MICROBIAL MODELING AND BIOINFORMATICS FOR FOOD SAFETY AND SECURITY
Project Number: 1935-42000-057-00
Start Date: Feb 08, 2006
End Date: Feb 06, 2011
To evaluate, validate, and where necessary, develop new innovative, robust and valid predictive models for the responses of microbial pathogens, including foodborne threat agents, in select food matrices, as a function of: temperature, food formulation, competitive microflora, physiological history, and surface transfer.
To develop novel approaches to assess model performance and robustness, leading to more efficient strategies for producing and extrapolating models to different classes of food.
To determine the probability distribution of lag phase duration (LPD) for foodborne pathogens, as a function of the previous bacterial physiological history, to allow risk managers to estimate worst-and best-case scenarios for pathogen behavior, depending on likely sources of contamination; To identify molecular markers that discriminate bacterial lag, growth and stationary phases, thus leading to more mechanistic models and greater certainty for LPD prediction.
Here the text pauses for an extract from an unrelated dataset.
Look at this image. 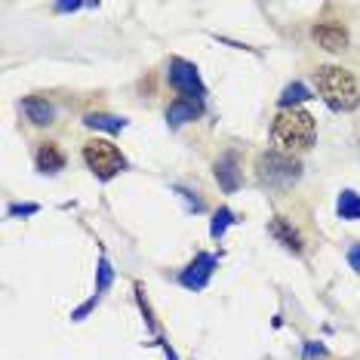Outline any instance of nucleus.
I'll list each match as a JSON object with an SVG mask.
<instances>
[{"mask_svg": "<svg viewBox=\"0 0 360 360\" xmlns=\"http://www.w3.org/2000/svg\"><path fill=\"white\" fill-rule=\"evenodd\" d=\"M271 234H274L277 240L283 243V247H290V250H296V252L302 250V237H299L296 228H292L290 222H286V219H281V216L274 219V222H271Z\"/></svg>", "mask_w": 360, "mask_h": 360, "instance_id": "obj_12", "label": "nucleus"}, {"mask_svg": "<svg viewBox=\"0 0 360 360\" xmlns=\"http://www.w3.org/2000/svg\"><path fill=\"white\" fill-rule=\"evenodd\" d=\"M234 222H237V219H234V212H231V210H228V207H222V210H219V212H216V216H212L210 234H212V237H222V234L228 231V225H234Z\"/></svg>", "mask_w": 360, "mask_h": 360, "instance_id": "obj_16", "label": "nucleus"}, {"mask_svg": "<svg viewBox=\"0 0 360 360\" xmlns=\"http://www.w3.org/2000/svg\"><path fill=\"white\" fill-rule=\"evenodd\" d=\"M22 111H25V117L31 120V124H37V127L53 124V117H56V108L46 99H25L22 102Z\"/></svg>", "mask_w": 360, "mask_h": 360, "instance_id": "obj_11", "label": "nucleus"}, {"mask_svg": "<svg viewBox=\"0 0 360 360\" xmlns=\"http://www.w3.org/2000/svg\"><path fill=\"white\" fill-rule=\"evenodd\" d=\"M317 136V120L305 108H281L271 124V139L281 154H299L314 145Z\"/></svg>", "mask_w": 360, "mask_h": 360, "instance_id": "obj_1", "label": "nucleus"}, {"mask_svg": "<svg viewBox=\"0 0 360 360\" xmlns=\"http://www.w3.org/2000/svg\"><path fill=\"white\" fill-rule=\"evenodd\" d=\"M84 124L89 129H105V133H120V129L127 127V120L124 117H114V114H86L84 117Z\"/></svg>", "mask_w": 360, "mask_h": 360, "instance_id": "obj_13", "label": "nucleus"}, {"mask_svg": "<svg viewBox=\"0 0 360 360\" xmlns=\"http://www.w3.org/2000/svg\"><path fill=\"white\" fill-rule=\"evenodd\" d=\"M200 111H203V99H185V96H179V99L167 108V124L173 129H179V127H185L188 120H198Z\"/></svg>", "mask_w": 360, "mask_h": 360, "instance_id": "obj_7", "label": "nucleus"}, {"mask_svg": "<svg viewBox=\"0 0 360 360\" xmlns=\"http://www.w3.org/2000/svg\"><path fill=\"white\" fill-rule=\"evenodd\" d=\"M111 281H114V271H111L108 259H99V283H96V296H99V292H108Z\"/></svg>", "mask_w": 360, "mask_h": 360, "instance_id": "obj_17", "label": "nucleus"}, {"mask_svg": "<svg viewBox=\"0 0 360 360\" xmlns=\"http://www.w3.org/2000/svg\"><path fill=\"white\" fill-rule=\"evenodd\" d=\"M237 163H240L237 160V151H228L216 160V179L225 191H237V185H240V169H237Z\"/></svg>", "mask_w": 360, "mask_h": 360, "instance_id": "obj_8", "label": "nucleus"}, {"mask_svg": "<svg viewBox=\"0 0 360 360\" xmlns=\"http://www.w3.org/2000/svg\"><path fill=\"white\" fill-rule=\"evenodd\" d=\"M302 176V167L296 158L281 151H268L259 158V179L271 188H290Z\"/></svg>", "mask_w": 360, "mask_h": 360, "instance_id": "obj_4", "label": "nucleus"}, {"mask_svg": "<svg viewBox=\"0 0 360 360\" xmlns=\"http://www.w3.org/2000/svg\"><path fill=\"white\" fill-rule=\"evenodd\" d=\"M348 265L354 268V271H360V243H354V247L348 250Z\"/></svg>", "mask_w": 360, "mask_h": 360, "instance_id": "obj_18", "label": "nucleus"}, {"mask_svg": "<svg viewBox=\"0 0 360 360\" xmlns=\"http://www.w3.org/2000/svg\"><path fill=\"white\" fill-rule=\"evenodd\" d=\"M169 84L185 99H203V80L191 62H185V59L169 62Z\"/></svg>", "mask_w": 360, "mask_h": 360, "instance_id": "obj_5", "label": "nucleus"}, {"mask_svg": "<svg viewBox=\"0 0 360 360\" xmlns=\"http://www.w3.org/2000/svg\"><path fill=\"white\" fill-rule=\"evenodd\" d=\"M84 4H56V10L59 13H75V10H80Z\"/></svg>", "mask_w": 360, "mask_h": 360, "instance_id": "obj_20", "label": "nucleus"}, {"mask_svg": "<svg viewBox=\"0 0 360 360\" xmlns=\"http://www.w3.org/2000/svg\"><path fill=\"white\" fill-rule=\"evenodd\" d=\"M212 271H216V256H210V252H200V256L194 259L182 274H179V283L188 286V290H203V286L210 283Z\"/></svg>", "mask_w": 360, "mask_h": 360, "instance_id": "obj_6", "label": "nucleus"}, {"mask_svg": "<svg viewBox=\"0 0 360 360\" xmlns=\"http://www.w3.org/2000/svg\"><path fill=\"white\" fill-rule=\"evenodd\" d=\"M84 160H86V167L93 169L99 179H114L120 173V169L127 167V160H124V154L117 151V145H111L108 139H89V142L84 145Z\"/></svg>", "mask_w": 360, "mask_h": 360, "instance_id": "obj_3", "label": "nucleus"}, {"mask_svg": "<svg viewBox=\"0 0 360 360\" xmlns=\"http://www.w3.org/2000/svg\"><path fill=\"white\" fill-rule=\"evenodd\" d=\"M317 93L333 111H354L360 105V89L351 71L339 68V65H321L317 68Z\"/></svg>", "mask_w": 360, "mask_h": 360, "instance_id": "obj_2", "label": "nucleus"}, {"mask_svg": "<svg viewBox=\"0 0 360 360\" xmlns=\"http://www.w3.org/2000/svg\"><path fill=\"white\" fill-rule=\"evenodd\" d=\"M311 99V93H308V86L305 84H290L283 89V96H281V108H292V105H299V102H305Z\"/></svg>", "mask_w": 360, "mask_h": 360, "instance_id": "obj_15", "label": "nucleus"}, {"mask_svg": "<svg viewBox=\"0 0 360 360\" xmlns=\"http://www.w3.org/2000/svg\"><path fill=\"white\" fill-rule=\"evenodd\" d=\"M314 40L330 53H342L348 46V34L339 25H317L314 28Z\"/></svg>", "mask_w": 360, "mask_h": 360, "instance_id": "obj_9", "label": "nucleus"}, {"mask_svg": "<svg viewBox=\"0 0 360 360\" xmlns=\"http://www.w3.org/2000/svg\"><path fill=\"white\" fill-rule=\"evenodd\" d=\"M10 212H13V216H31V212H37V207H34V203H25V207H13Z\"/></svg>", "mask_w": 360, "mask_h": 360, "instance_id": "obj_19", "label": "nucleus"}, {"mask_svg": "<svg viewBox=\"0 0 360 360\" xmlns=\"http://www.w3.org/2000/svg\"><path fill=\"white\" fill-rule=\"evenodd\" d=\"M65 167V154H62V148L56 142H44L37 148V169L40 173H59V169Z\"/></svg>", "mask_w": 360, "mask_h": 360, "instance_id": "obj_10", "label": "nucleus"}, {"mask_svg": "<svg viewBox=\"0 0 360 360\" xmlns=\"http://www.w3.org/2000/svg\"><path fill=\"white\" fill-rule=\"evenodd\" d=\"M335 210H339L342 219H360V194L357 191H342L339 200H335Z\"/></svg>", "mask_w": 360, "mask_h": 360, "instance_id": "obj_14", "label": "nucleus"}]
</instances>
Quantitative data will be collected for the effects of selected environmental parameters on foodborne pathogen growth, survival and inactivation. Relevant environmental conditions will include food formulation, native microbial flora, inoculum level, bacterial history, and the effects of food process operations. Priority pathogen-food combinations will be identified through stakeholder interactions and by identifying sensitive data gaps in microbial risk assessment. Experimental data will be used to confirm and where necessary produce primary growth and inactivation models, as well as probabilistic models for growth/no growth interfaces and microbial transfer among food processing surfaces. Model performance will be described using independent validation data from ongoing experiments with food matrices and microbiology databases such as ComBase. The resulting technologies will be transferred to stakeholders vis the ARS Pathogen Modeling Program and process risk model software.